Rep. Gary Ackerman (D-N.Y.) accused JPMorgan of “throwing darts” in what it claimed was efforts to hedge risk.

“I don’t see how that creates one job in America,” he said.

But it was not only Democrats engaged in feisty exchanges with the Wall Street giant, as multiple Republicans sought to use Dimon to advance their argument that the Dodd-Frank financial reform law fails to end “too big to fail.”

Rep. Sean Duffy (R-Wis.) went back and forth on whether JPMorgan still poses a threat to taxpayers if it were to collapse. The bank’s current losses are not expected to threaten the bank or even cause it to pose a loss this quarter, but Duffy pressed on over whether it was possible that some day JPMorgan could lose half a trillion dollars, putting the bank in jeopardy and potentially taxpayers on the hook.

Dimon maintained his bank would never need a taxpayer bailout, even if it were to collapse, and said the only way it would post losses that large is if “the earth is hit by the moon.”

Later, Rep. Patrick McHenry (R-N.C.) asked Dimon if he supported Dodd-Frank, wondering if he had “buyer’s remorse” on the law.

“That’s a hard one to say,” responded Dimon.

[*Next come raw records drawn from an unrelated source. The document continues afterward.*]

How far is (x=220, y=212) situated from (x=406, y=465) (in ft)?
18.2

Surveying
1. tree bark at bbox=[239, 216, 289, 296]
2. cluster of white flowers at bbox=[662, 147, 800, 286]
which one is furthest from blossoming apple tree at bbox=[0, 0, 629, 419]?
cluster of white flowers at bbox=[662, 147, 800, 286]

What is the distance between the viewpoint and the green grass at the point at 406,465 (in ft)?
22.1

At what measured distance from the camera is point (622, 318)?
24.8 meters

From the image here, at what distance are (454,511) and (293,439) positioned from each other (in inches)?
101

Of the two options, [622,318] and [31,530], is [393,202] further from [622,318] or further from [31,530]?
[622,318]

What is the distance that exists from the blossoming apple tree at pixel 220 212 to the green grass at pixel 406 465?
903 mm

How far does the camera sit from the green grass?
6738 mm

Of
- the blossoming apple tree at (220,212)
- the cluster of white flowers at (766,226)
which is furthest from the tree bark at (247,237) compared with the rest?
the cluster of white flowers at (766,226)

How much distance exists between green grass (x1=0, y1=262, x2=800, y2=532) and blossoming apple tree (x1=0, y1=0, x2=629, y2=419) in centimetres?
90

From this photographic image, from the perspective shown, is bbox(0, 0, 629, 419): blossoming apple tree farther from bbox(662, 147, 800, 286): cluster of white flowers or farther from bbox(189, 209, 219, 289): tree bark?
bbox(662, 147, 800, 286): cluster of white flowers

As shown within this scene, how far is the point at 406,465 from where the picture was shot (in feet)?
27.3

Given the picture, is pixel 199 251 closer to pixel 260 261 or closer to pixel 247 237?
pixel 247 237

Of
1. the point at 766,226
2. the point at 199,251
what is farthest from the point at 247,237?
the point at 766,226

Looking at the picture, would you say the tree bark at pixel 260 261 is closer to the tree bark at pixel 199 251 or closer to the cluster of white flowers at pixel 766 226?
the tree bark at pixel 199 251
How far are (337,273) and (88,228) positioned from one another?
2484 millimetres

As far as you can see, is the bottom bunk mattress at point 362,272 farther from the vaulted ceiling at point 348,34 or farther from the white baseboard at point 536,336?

However, not all members were eager to make life difficult for the banker. Rep. Don Manzullo (R-Ill.) opened Dimon’s questioning by asking for his insight into the European debt crisis, and Rep. David Scott (D-Ga.) opened his questions by hailing the bank’s work on foreclosures in his state before asking him how he thought the bank should be regulated.

Bachus opened the hearing by saying JPMorgan’s losses showed the system working properly.

“This is how the system is supposed to work,” he said. “Those who took the risk are the ones who suffered the loss.”

And Dimon himself remained resolute in his criticisms of Dodd-Frank, warning that onerous regulations would damage America’s capital markets and drive financial business overseas. He also held firm in his defense of the bank’s actions beyond its eye-popping loss.

“We don’t gamble. We do make mistakes,” he said. “The main mission of this company is to serve clients.”

Before Dimon testified, committee members heard from a group of regulators charged with overseeing the bank who said they were still getting to the bottom of the losses. Mary Schapiro, chairwoman of the Securities and Exchange Commission, said the agency was investigating whether JPMorgan properly disclosed a change to its risk models that helped drive the losses from its London office.

“Part of what we’re investigating is the extent of that disclosure, and whether it was adequate, among other things,” she said.